Tuesday, September 10, 2013

MDRP 2013: Day 2 Recap (part 1)

Edward McAdam, Daiichi Sankyo kicked off opening remarks for day 2 of MDRP 2013, leading us into our morning Keynotes. 

The first Keynote: Healthcare Policy into 2014 - Medicaid's Downstream Effect on a Financially Struggling United States Government lead by Michael Steele, former Chairman of the Republican National Commitee and Poly Analyst at MSNBC was our first session of the day. Steele asked questions such as, "What are our priorities as a nation?" and reminding the audience to think about what it is you do in the context of a service provider, and service given.

Steele also touched on the future of problem solving, or rather, the problem solvers, millennials, describing their dependency on apps, but also their ability to create new ones to solve problems. Steele's overall message was that you're going to have to adapt to create a new environment, while still dealing with the same old issues, especially with our healthcare system changing so drastically. He closed with asking the audience, how are you going to fit into the future? Steele reminded them that it doesn't matter if you like the ACA or not, it's here, and it's happening. The old rules no longer apply, so you must adapt to the new ones, create new conversations, because our decisions will become the strategic links as to how we solve problems in the future. 

Commander Krista Pedley, Director at the Office of Pharmacy Affairs, kicked off the next session, Annual Update on 340B Program Regulations, Processes and Enforcement Answers from PHS. Pedley discusssed the components that make up the HRSA audits of entities, including volume of purchase, length of program, and targeting entities. She also touched on the process of audit results, noting that entities have opportunity for notice and hearing, and once agreed, the final report is posted to the website. 

Another topic Pedley covered was the purpose of annual recertification, which is required by statute to ensure program intergrity, compliance, transparencey, and accountability. Perhaps one of the biggest benefits from the resertification is the accuracy of covered entity information for 340B data bases that it produces.

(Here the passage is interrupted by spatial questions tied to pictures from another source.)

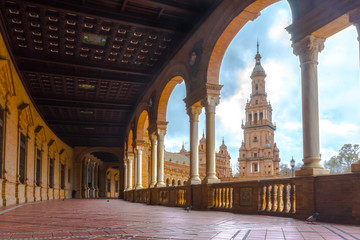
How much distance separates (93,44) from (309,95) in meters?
9.43

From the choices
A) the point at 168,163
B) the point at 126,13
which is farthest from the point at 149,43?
the point at 168,163

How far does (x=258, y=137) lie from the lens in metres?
93.9

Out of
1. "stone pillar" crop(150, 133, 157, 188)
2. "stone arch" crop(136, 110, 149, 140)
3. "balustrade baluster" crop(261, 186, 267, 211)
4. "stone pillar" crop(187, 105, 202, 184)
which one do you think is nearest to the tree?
"stone arch" crop(136, 110, 149, 140)

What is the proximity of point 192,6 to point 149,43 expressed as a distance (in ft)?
10.3

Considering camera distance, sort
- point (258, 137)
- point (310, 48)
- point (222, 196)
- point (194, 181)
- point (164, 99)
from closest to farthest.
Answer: point (310, 48) → point (222, 196) → point (194, 181) → point (164, 99) → point (258, 137)

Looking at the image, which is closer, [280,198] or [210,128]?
[280,198]

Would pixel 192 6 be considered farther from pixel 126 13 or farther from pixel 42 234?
pixel 42 234

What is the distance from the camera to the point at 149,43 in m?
14.2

The last issue Pedley addressed was the 340B user fee, although some people may not necessarily agree with it, but it's the only way the program can continue to improve and evolve, without the fee there would be no resources for the program.

Our next session, Taxpayer Dollars and Corresponding Oversight Requirements, lead by Alice Valder Curran, Partner at Hogan Lovells LLP, discussed the '340B Program Reconsidered'. She answered the question, program savings or program profit? Stating that program savings is really program profit, if 340B were restricted, manufacturers would get more money. And in terms of protecting the taxpayer- which one are we protecting? 340B saves taxpayers money, aren’t manufacturers taxpayers too? It’s not a question of we are better at where we are, its that we're nowhere near where we need to be. Should 340B discounts be viewed as taxpayer dollars? And if not, why not?

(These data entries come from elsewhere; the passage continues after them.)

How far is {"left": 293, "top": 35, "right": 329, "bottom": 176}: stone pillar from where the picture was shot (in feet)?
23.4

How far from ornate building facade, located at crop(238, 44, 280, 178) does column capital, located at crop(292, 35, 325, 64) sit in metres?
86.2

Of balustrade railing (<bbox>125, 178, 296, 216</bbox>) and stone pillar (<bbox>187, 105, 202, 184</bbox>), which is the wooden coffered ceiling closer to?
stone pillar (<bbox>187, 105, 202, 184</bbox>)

Another topic that Curran covered was entity recertification, more importantly, changing how it's determined. Also asking, should covered entities have any accountability for how they use 2 billion dollars a year?  She also discussed the fact that covered entities face extremely limited penalties in terms of interest and exclusion from programs. Currans bottom line? Stop complaining and start looking into your liabitlity. Start overseeing your exposure to the 340B program, analyze your 340B book of business and gross-to-net impact. GTN has suffered from 'benign neglect' for far too long, and it's time to take a closer look. Also, do your homework now, know the issues important to your company, the mega-rule will be your chance to ensure your concerns are addressed regarding compliance and operational issues. So keep an eye on the legislation this fall and be prepared!

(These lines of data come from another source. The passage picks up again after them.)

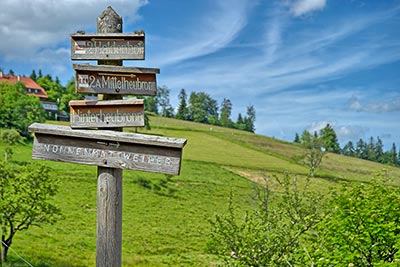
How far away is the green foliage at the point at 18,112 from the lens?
209 ft

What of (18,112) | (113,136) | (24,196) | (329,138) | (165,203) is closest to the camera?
(113,136)

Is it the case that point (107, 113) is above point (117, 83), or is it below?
below

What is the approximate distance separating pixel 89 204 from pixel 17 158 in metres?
12.5

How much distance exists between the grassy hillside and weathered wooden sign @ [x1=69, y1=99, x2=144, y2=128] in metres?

Kathleen Peterson, Special Counsel at Cooley LLP, finished up our morning session with AMPs, NARPs, NADACs and FULs Oh My! Peterson discussed the outcome of the proposed rule. If finalized, it would replace each professional dispensing fee with actual acquisition cost plus professional dispensing fee. Historically, the dispense fee for Medicaid has been primarily low, this would increase the fee substantially. Peterson also discussed the impact of marketplace changes on rebate payments. In closing, she advised to learn from your past, and always evaluate possible legal issues.